Yunanistan'dan sonra İtalya,İspanya ve Portekiz'e yönelik kaygılar son bulmaması risklerin hala varlığını kormasına rağmen bölgeye ve euroya dair ümitlerde bitmiş değil.
Yaşanan büyük mali sıkıntılara rağmen ECB, Avrupa Komisyonu ve bölge ülkelerinin ekonominin yavaşta olsa toparlanacağına dair umutlarını sıcak tutmaları ve bölgenin zayıf ülkelerine yönelik ılımlı görüşleri Avrupa'nın geleceği konusundan piyasalara da güven veriyor.
Aslında hala birçok risk söz konusu. Ekonomik büyüme kırılgan bir durumda, hükümetlerin önümüzdeki yıllarda kemer sıkma politikalarını uygulamaya koymak için siyasi irade göstermeleri gerekecek. Krizden en çok zarar gören ülkelerde küçük bankalar hala piyasalarda borçlanma sorunu yaşıyor ve böylece Avrupa Merkez bankasına bağımlı hale geliyor.
Ancak geçtiğimiz birkaç günde mali piyasalar, Avrupa bankalarına uygulanması planlanan stres testlerine olumlu tepki verdi. İspanyol ve Portekiz hükümetlerinin borçlarına yönelik talep güçlendi. Avrupa bankalarının hisseleri neredeyse yüzde 10 yükseliş kaydetti ve euro dolar karşısında yedi haftanın en yüksek seviyesine çıktı.
Avrupa Komisyonu Başkanı Jose Manuel Barroso, bu hafta yaptığı açıklamada, Avrupa Birliği tarihindeki en zorlu altı ayı yaşadık. AB de, bizlerin birlikte çalışma kapasitesi de bir stres testinden geçti dedi.
"EURO'YA SALDIRILAR DURDU"
Avrupanın bu testten başarıyla çıktığına inandığını söyleyen Barroso, Avrupa Parlamentosundaki siyasi rakipleri sosyalistlerin de bir kez de olsa kendisiyle aynı fikirde olduğuna işaret etti. Sosyalist lider Martin Schulz, meclise yaptığı açıklamada Euroya yönelik spekülasyon saldırısı yavaşladı. Spekülatörler ABnin para birimini koruduğunu görüyor dedi.
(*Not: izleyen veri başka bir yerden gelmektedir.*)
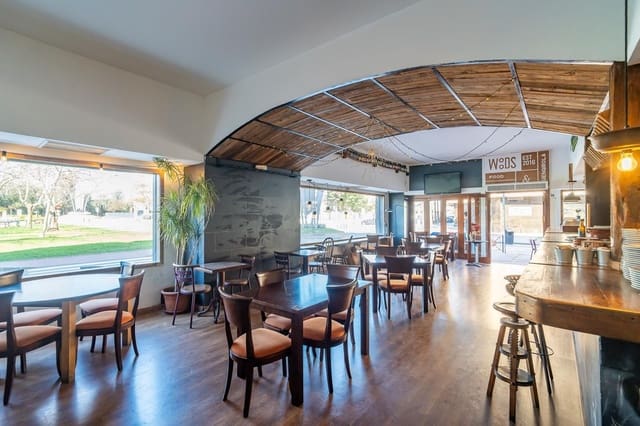 Restaurant/Bar til salgs i Fuengirola - € 110 000 (Ref: 9639757)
Bu yılın ilk yarısında piyasaları endişeye sevk eden faktörlerden biri de euro bölgesinin güneyindeki ülkelerin borçlarıyla nasıl mücadele edileceğiydi. Hükümetler arasındaki siyasi ve ideolojik farklılıklar henüz tamamen çözümlenmedi ancak krizle başa çıkmak için gereken acil durum mekanizmalarının büyük bir kısmı devreye sokuldu. AB borç krizinin uzun vadeli nedenlerine cevap vermek için en azından çaba göstermeye başladı.
Mayıs başlarında Yunanistana verilmesi kabul edilen 110 milyar euro Atinaya mali reformları uygulamak için zaman kazandırdı. Sorun yaşayan ülkelere destek olmak amacıyla 440 milyar euroya kadar kredi alabilecek Avrupa Mali İstikrar Dairesinin çalışmalara başlaması da Slovakyanın engeliyle gecikti ancak bu ay içinde bu diplomatik sorunun aşılması bekleniyor.
"EN KÖTÜSÜ GERİDE KALDI"
ABnin bankalara uygulayacağı stres testlerinin ne kadar isabetli olacağı konusunda şüpheler olsa da, bu testleri uygulama kararı bile ABnin sorunlarıyla yüzleşme konusunda ciddi olduğunu gösteriyor.
Avrupa Merkez Bankası Başkanı Jean-Claude Trichet, Perşembe günü, bu önlemlerin piyasalarda güveni yeniden tesis etmeye başladığını ve yakın zamanda acil tahvil alımı programında kesintileri daha da azaltabileceğini söyledi. Fransanın Ekonomi Bakanı Christiane Lagarde da ABDnin PBS kanalına Çarşamba günü yaptığı açıklamada, En kötüsü geride kaldı dedi.
Kimi önemli piyasalardaki fiyat seviyeleri yatırımcıların hala endişeli olduğuna işaret ediyor. İspanyanın 10 yıl vadeli tahvillerinin getirisi, Alman tahvillerinin 198 puan üzerinde seyretti. Bu fark Haziran ortasında 239 puanla zirveye çıkmıştı.
Çünkü birçok yatırımcı hala Yunanistan ve benzeri ülkelerin uzun vadede borç yapılandırmasına gidebileceğini düşünüyor. Bir başka korku ise euro bölgesinin güneyindeki ülkelerin, kemer sıkma politikalarının ağırlığını hissettirmesiyle bir resesyona sürüklenmesi. Bu durum bütün bölgenin ekonomik toparlanmasına zarar verebilir.